Text block:
CACTC aims are designed to provide comprehensive training to doctoral psychology interns in the areas of research; ethical and legal standards; individual and cultural diversity; professional values, attitudes, and behaviors; communication and interpersonal skills; assessment; intervention; supervision; and consultation and interprofessional/interdisciplinary skills, while simultaneously assisting them in the development of their professional identities. Internship training is also geared to help interns become more competent and credible in their work with a wide variety of client populations and presenting problems and to work well in a variety of clinical settings.
One distinctive feature of CACTC includes opportunities for interns to explore ways to integrate issues of Christian faith and theology into clinical practice. This practice, in both conceptualization and intervention, seeks to uphold the dignity and uniqueness of each person, who is seen as multifaceted and having the potential for spiritual, intellectual, emotional and relational growth. Consistent with the mission of each CACTC site, the CACTC internship program encourages integration of faith and practice, identifying a Christian worldview as the foundation for its professional activities.
Predicated on this faith perspective, another CACTC distinctive is its commitment to train interns to work competently with persons who are traditionally underserved by mental health providers. In order to do this effectively, the CACTC internship program is geared to provide interns with numerous clinical and training opportunities to strengthen their skills in conceptualization and treatment with these groups. Interns are also encouraged to learn about how political and sociocultural factors in contemporary society may impact service delivery to underserved groups. Interns learn both traditional and non-traditional approaches to treatment within a community context, in order to develop a wide range of treatment modalities to more effectively meet the needs of the clients and communities they serve.

Task set:
(a) Copy word for word the part of the CACTC internship description between "One distinctive feature" and "its professional activities.", inclusive.
(b) Pick up the CACTC internship description after its final sentence and keep writing it.
The records that come next have nothing to do with the CACTC internship description.

Supplied material:
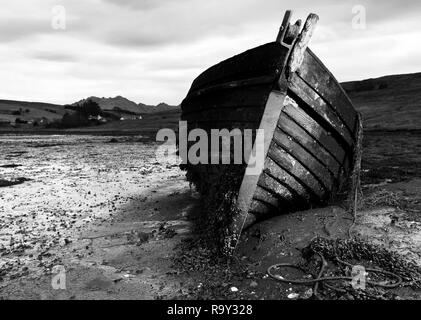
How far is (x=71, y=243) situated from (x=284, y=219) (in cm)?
375

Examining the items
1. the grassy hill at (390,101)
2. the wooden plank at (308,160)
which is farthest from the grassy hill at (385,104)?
the wooden plank at (308,160)

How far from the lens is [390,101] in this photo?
1235 inches

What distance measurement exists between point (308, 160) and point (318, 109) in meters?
0.83

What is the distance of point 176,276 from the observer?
5121 mm

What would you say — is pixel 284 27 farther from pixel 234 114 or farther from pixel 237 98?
pixel 234 114

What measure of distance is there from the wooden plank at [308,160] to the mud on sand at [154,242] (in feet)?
1.52

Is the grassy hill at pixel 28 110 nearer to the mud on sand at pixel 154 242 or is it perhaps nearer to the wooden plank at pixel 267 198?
the mud on sand at pixel 154 242

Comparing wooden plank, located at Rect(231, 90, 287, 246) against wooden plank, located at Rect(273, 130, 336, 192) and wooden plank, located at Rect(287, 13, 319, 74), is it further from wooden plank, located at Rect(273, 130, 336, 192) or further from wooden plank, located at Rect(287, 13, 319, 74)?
wooden plank, located at Rect(287, 13, 319, 74)

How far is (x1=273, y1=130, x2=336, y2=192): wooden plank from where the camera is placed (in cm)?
562

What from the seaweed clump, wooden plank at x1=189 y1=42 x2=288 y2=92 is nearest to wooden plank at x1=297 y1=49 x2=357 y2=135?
wooden plank at x1=189 y1=42 x2=288 y2=92

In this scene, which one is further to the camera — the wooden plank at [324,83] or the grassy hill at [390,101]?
the grassy hill at [390,101]

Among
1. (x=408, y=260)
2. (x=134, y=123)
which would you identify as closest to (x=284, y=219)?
(x=408, y=260)

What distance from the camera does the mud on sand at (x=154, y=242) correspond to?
4.78 metres

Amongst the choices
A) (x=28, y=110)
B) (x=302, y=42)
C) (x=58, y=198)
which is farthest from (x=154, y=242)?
(x=28, y=110)
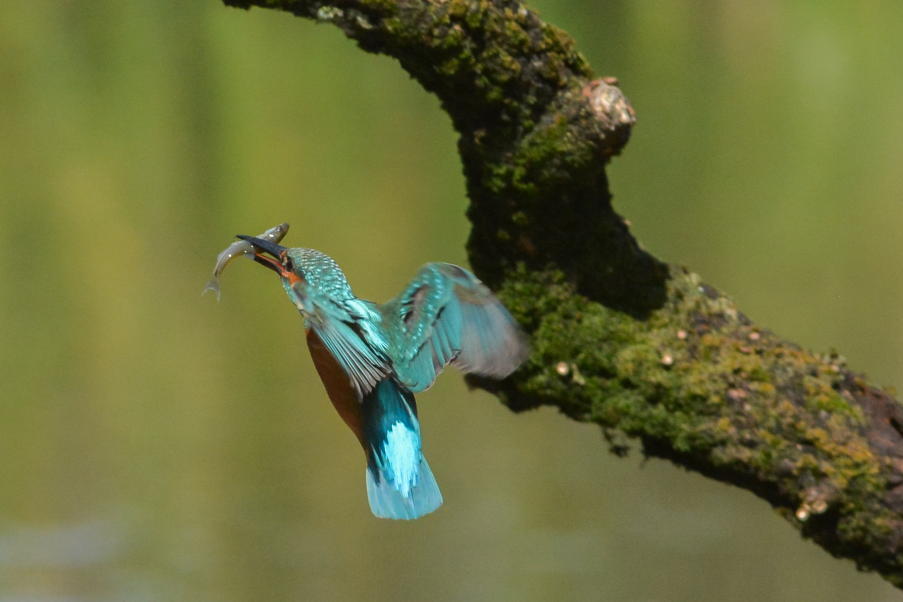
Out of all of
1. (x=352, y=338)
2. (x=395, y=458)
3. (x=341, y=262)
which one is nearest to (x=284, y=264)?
(x=352, y=338)

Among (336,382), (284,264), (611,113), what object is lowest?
(336,382)

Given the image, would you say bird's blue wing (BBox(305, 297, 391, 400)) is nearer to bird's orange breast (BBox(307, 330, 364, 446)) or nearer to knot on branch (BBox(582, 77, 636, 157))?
bird's orange breast (BBox(307, 330, 364, 446))

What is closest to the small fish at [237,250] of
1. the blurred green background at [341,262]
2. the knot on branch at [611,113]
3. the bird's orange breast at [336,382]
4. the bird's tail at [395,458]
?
the bird's orange breast at [336,382]

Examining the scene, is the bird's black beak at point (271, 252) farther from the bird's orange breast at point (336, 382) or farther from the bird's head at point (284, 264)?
the bird's orange breast at point (336, 382)

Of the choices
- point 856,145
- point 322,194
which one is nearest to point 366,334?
point 322,194

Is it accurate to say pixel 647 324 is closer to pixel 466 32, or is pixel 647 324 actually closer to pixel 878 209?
pixel 466 32

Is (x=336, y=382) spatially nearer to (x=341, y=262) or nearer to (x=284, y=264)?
(x=284, y=264)
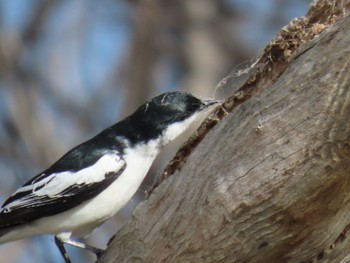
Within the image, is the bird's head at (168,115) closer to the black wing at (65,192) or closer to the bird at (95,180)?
the bird at (95,180)

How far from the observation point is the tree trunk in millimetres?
2854

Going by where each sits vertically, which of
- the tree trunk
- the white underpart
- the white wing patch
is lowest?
the tree trunk

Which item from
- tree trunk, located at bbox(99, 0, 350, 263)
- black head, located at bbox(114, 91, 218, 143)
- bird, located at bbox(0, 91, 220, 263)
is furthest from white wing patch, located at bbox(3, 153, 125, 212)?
tree trunk, located at bbox(99, 0, 350, 263)

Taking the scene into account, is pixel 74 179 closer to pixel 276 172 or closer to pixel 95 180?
pixel 95 180

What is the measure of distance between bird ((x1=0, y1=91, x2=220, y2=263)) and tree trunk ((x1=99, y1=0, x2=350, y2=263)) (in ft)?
1.56

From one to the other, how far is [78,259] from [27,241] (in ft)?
1.40

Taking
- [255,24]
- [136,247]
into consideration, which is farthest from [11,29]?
[136,247]

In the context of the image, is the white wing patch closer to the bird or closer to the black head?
the bird

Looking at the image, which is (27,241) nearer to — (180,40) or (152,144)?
(180,40)

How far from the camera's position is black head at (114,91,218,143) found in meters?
3.82

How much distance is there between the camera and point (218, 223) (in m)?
3.03

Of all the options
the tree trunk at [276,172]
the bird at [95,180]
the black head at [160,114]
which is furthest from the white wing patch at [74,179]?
the tree trunk at [276,172]

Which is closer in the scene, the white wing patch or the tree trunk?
the tree trunk

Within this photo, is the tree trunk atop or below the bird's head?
below
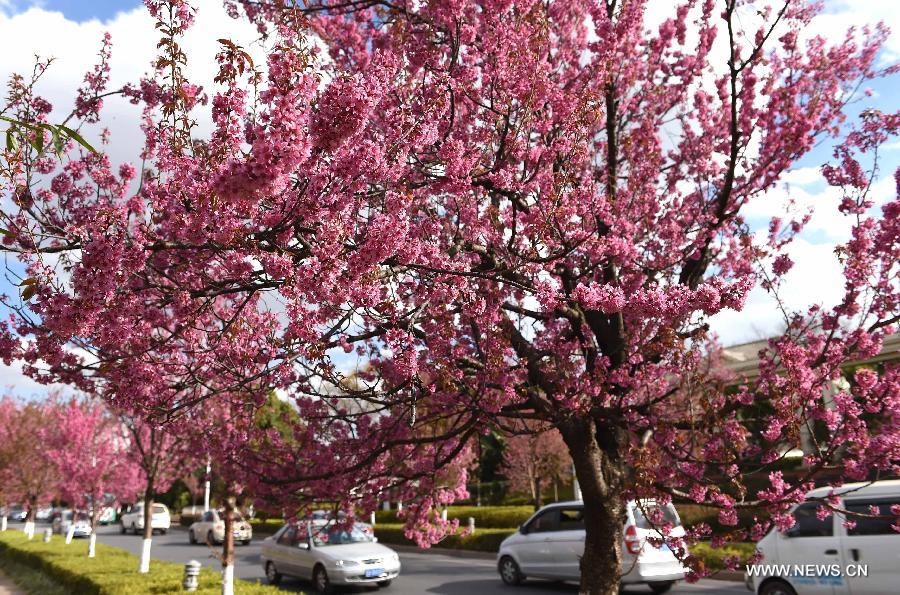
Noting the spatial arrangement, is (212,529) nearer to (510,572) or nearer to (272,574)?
(272,574)

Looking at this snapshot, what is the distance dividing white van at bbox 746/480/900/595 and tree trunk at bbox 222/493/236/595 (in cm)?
730

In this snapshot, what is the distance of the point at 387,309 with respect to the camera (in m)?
4.36

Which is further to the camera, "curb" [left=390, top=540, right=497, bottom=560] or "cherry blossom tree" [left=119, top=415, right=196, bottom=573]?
"curb" [left=390, top=540, right=497, bottom=560]

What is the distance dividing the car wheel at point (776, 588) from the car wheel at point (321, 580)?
8598 mm

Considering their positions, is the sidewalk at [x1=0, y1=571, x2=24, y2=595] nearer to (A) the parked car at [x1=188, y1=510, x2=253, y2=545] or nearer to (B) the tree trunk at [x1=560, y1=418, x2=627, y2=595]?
(A) the parked car at [x1=188, y1=510, x2=253, y2=545]

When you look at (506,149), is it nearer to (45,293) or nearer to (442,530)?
(45,293)

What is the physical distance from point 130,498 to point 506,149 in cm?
2162

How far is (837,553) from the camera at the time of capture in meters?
8.49

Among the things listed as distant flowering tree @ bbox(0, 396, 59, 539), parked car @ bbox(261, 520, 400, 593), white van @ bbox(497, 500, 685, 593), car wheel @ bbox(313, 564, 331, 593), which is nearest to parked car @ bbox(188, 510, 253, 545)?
distant flowering tree @ bbox(0, 396, 59, 539)

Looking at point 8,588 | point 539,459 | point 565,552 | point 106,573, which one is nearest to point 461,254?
point 565,552

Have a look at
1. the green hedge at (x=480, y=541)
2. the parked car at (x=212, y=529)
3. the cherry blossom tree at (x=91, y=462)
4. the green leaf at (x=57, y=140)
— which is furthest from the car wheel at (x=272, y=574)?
the green leaf at (x=57, y=140)

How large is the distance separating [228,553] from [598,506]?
6077 mm

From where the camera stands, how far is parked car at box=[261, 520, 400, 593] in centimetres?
1334

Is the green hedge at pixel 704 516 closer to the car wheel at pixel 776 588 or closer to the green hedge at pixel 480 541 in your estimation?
the green hedge at pixel 480 541
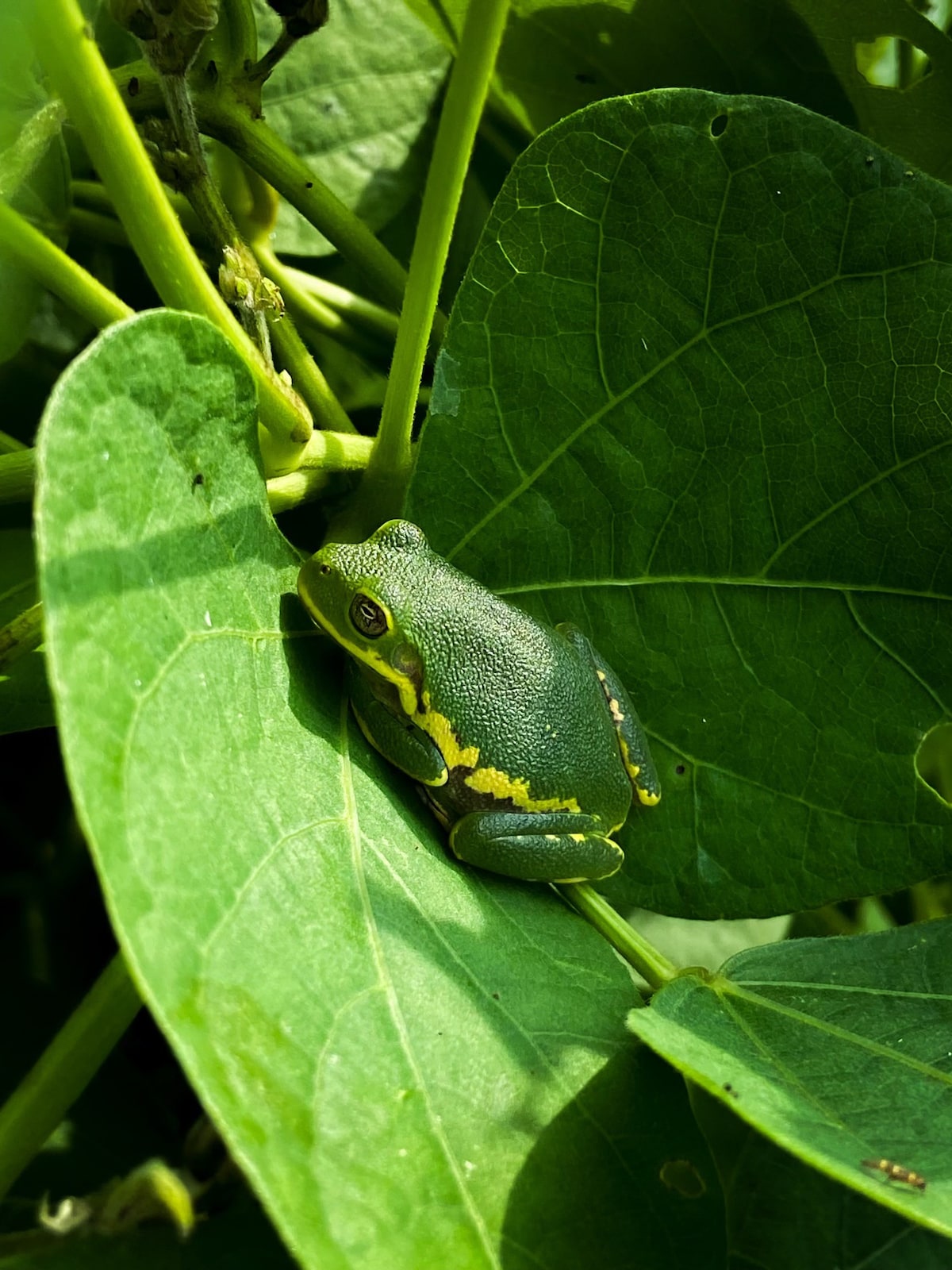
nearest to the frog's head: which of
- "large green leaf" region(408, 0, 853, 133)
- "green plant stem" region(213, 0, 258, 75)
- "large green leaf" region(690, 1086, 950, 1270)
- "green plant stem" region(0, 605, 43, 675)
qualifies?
"green plant stem" region(0, 605, 43, 675)

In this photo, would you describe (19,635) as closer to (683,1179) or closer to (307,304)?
(307,304)

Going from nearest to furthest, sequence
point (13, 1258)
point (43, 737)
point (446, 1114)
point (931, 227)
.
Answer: point (446, 1114) → point (13, 1258) → point (931, 227) → point (43, 737)

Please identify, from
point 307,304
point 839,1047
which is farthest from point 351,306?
point 839,1047

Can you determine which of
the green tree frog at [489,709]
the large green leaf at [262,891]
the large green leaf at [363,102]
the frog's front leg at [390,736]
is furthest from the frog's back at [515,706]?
the large green leaf at [363,102]

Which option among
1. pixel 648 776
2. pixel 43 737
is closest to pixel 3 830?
pixel 43 737

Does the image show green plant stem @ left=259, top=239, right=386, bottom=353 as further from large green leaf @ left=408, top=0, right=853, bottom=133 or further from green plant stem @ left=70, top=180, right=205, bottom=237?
large green leaf @ left=408, top=0, right=853, bottom=133

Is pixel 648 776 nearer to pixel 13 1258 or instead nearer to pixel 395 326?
pixel 395 326
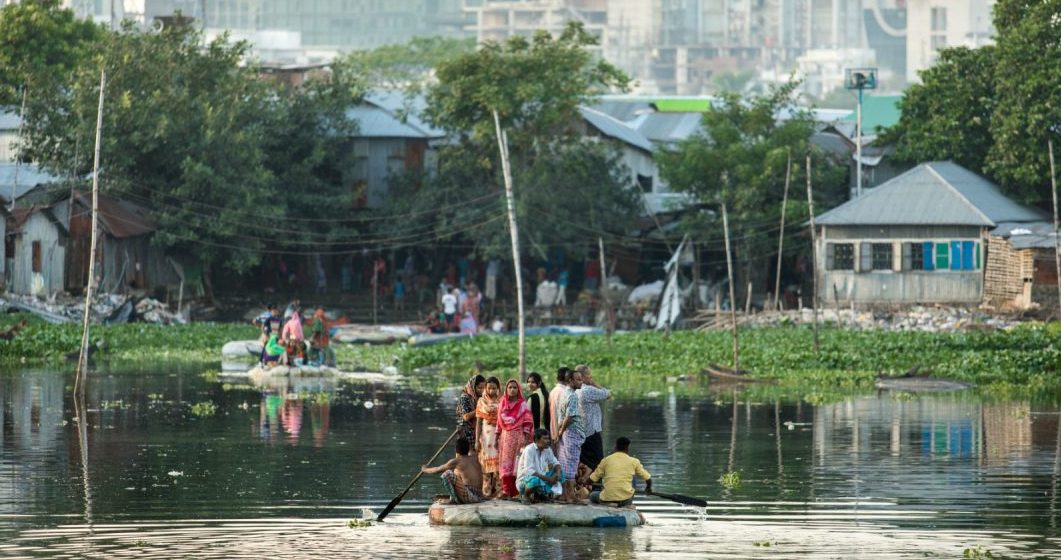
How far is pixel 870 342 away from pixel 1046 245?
7108 millimetres

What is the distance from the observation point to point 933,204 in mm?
48500

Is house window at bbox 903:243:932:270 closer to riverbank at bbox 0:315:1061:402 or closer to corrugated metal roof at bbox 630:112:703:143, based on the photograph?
riverbank at bbox 0:315:1061:402

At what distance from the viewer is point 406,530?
1931cm

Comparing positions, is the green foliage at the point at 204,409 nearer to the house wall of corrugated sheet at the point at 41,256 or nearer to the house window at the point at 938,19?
the house wall of corrugated sheet at the point at 41,256

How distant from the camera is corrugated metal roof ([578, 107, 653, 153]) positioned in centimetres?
5528

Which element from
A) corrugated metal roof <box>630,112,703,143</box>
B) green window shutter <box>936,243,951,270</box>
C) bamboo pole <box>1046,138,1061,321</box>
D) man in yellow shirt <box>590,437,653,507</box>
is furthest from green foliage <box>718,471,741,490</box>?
corrugated metal roof <box>630,112,703,143</box>

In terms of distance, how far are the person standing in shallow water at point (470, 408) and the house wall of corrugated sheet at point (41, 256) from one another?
30.5 metres

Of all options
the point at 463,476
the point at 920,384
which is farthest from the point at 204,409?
the point at 920,384

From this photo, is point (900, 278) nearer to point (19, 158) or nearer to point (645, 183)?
point (645, 183)

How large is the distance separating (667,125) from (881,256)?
15.3 meters

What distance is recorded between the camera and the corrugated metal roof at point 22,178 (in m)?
50.9

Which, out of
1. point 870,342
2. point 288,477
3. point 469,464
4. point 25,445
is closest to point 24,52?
point 870,342

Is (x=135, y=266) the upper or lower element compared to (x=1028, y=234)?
lower

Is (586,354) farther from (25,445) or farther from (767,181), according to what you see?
(25,445)
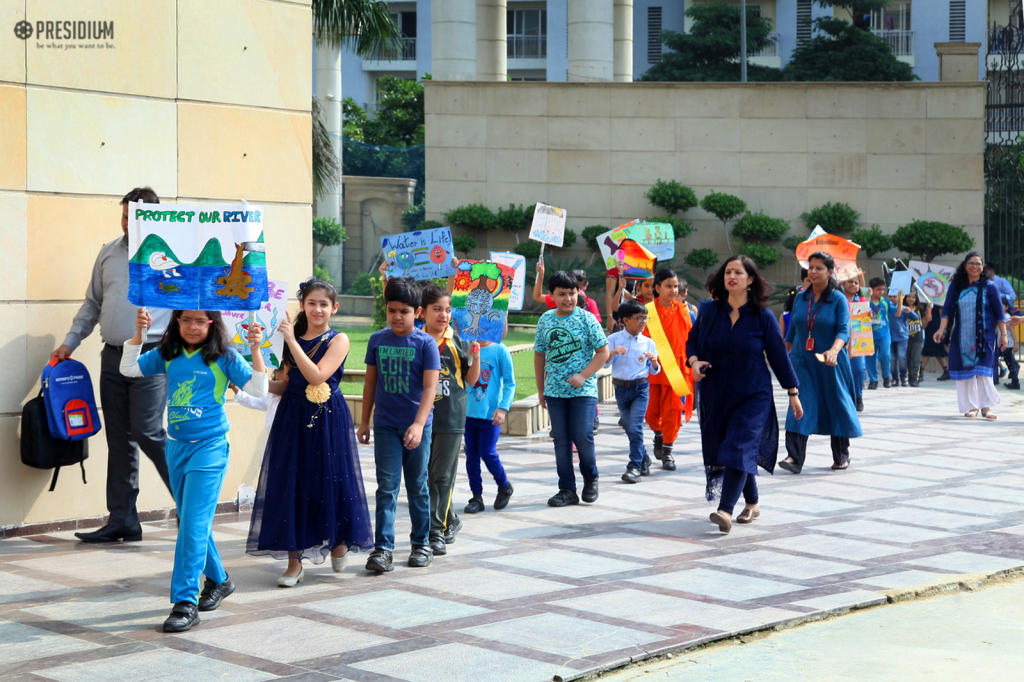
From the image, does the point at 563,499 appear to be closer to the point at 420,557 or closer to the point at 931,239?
the point at 420,557

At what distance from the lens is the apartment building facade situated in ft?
162

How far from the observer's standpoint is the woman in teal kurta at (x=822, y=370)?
10422 millimetres

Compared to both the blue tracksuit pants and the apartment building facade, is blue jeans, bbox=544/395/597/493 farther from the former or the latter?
the apartment building facade

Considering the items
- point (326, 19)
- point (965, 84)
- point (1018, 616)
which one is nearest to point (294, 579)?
point (1018, 616)

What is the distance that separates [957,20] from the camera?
162 feet

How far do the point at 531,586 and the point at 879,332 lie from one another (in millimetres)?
12912

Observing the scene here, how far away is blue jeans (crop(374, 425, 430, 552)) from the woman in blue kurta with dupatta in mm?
9142

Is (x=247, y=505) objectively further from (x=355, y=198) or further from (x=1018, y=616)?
(x=355, y=198)

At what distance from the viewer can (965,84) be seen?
89.4 ft

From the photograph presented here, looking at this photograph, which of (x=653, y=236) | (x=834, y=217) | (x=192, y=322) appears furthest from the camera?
(x=834, y=217)

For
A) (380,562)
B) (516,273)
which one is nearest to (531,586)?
(380,562)

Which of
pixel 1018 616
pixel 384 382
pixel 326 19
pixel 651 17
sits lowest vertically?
pixel 1018 616

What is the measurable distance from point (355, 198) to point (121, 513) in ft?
87.5

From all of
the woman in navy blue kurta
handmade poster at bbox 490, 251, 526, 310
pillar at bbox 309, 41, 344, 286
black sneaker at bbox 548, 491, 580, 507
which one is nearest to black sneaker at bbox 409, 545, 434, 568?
black sneaker at bbox 548, 491, 580, 507
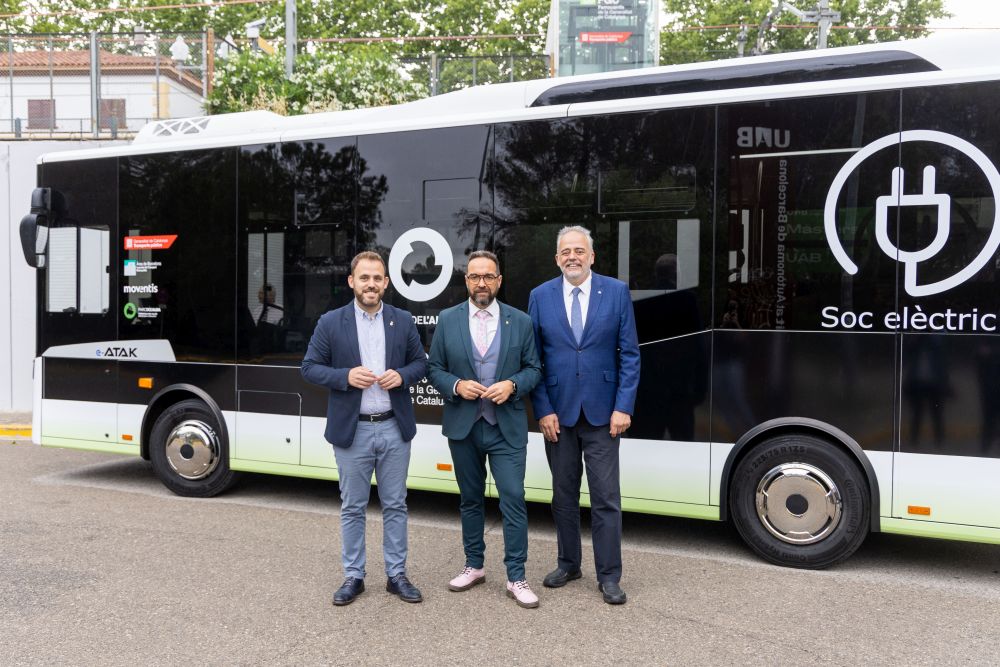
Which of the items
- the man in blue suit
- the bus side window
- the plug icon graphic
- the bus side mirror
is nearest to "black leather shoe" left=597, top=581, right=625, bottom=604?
the man in blue suit

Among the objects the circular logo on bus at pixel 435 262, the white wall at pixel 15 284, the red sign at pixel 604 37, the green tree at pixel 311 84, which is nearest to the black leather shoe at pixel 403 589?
the circular logo on bus at pixel 435 262

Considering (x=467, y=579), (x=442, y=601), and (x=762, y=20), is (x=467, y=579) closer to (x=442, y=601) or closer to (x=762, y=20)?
(x=442, y=601)

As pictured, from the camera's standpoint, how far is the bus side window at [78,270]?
24.8 feet

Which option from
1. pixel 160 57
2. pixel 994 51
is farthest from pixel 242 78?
pixel 994 51

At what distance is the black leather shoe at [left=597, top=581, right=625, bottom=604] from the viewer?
15.2 feet

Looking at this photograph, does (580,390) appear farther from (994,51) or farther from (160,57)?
(160,57)

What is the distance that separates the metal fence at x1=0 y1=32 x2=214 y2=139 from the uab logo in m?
6.84

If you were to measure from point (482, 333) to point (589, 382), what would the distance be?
64 centimetres

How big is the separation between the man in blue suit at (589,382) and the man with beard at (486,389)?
166 mm

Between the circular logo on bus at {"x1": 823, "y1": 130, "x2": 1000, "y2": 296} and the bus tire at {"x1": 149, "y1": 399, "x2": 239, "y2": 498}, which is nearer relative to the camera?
the circular logo on bus at {"x1": 823, "y1": 130, "x2": 1000, "y2": 296}

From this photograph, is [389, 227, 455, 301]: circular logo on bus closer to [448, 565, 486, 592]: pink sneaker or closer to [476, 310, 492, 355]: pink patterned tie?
[476, 310, 492, 355]: pink patterned tie

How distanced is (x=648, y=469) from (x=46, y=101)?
39.2 feet

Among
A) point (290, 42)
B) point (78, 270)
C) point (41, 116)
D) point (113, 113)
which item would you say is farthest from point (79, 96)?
point (78, 270)

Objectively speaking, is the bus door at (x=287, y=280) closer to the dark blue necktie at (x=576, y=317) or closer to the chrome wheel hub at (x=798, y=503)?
the dark blue necktie at (x=576, y=317)
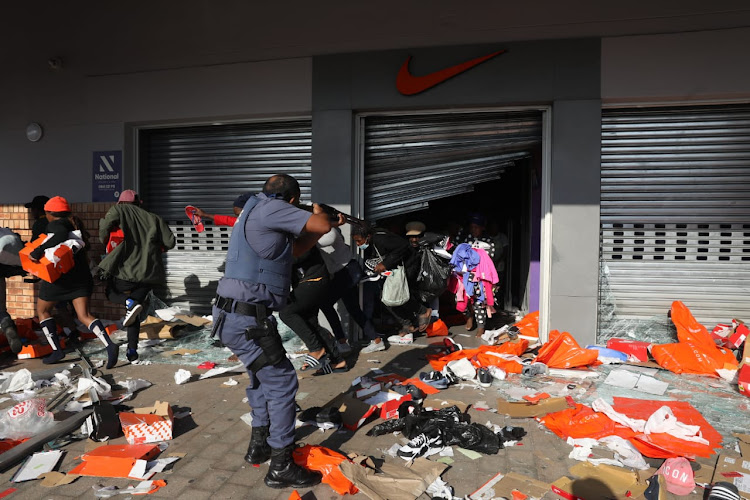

Responses for each task:
(a)
One distinctive feature of CACTC includes opportunities for interns to explore ways to integrate issues of Christian faith and theology into clinical practice. This practice, in both conceptualization and intervention, seeks to uphold the dignity and uniqueness of each person, who is seen as multifaceted and having the potential for spiritual, intellectual, emotional and relational growth. Consistent with the mission of each CACTC site, the CACTC internship program encourages integration of faith and practice, identifying a Christian worldview as the foundation for its professional activities.

(b)
Additionally, CACTC works to cultivate an environment that is conducive for discussing and learning about issues of cultural and individual diversity. While “cultural competence” is valued and is the goal, the concept of “cultural credibility” has also been identified as important and may more accurately reflect the notion that we are all still in process and growing in our understanding of culture. Furthermore, the supervisors/staff and interns share the goal of becoming culturally credible with others of differing cultural and personal backgrounds through understanding their own background, biases and prejudices and making efforts to learn from, and openly discuss, these issues with others.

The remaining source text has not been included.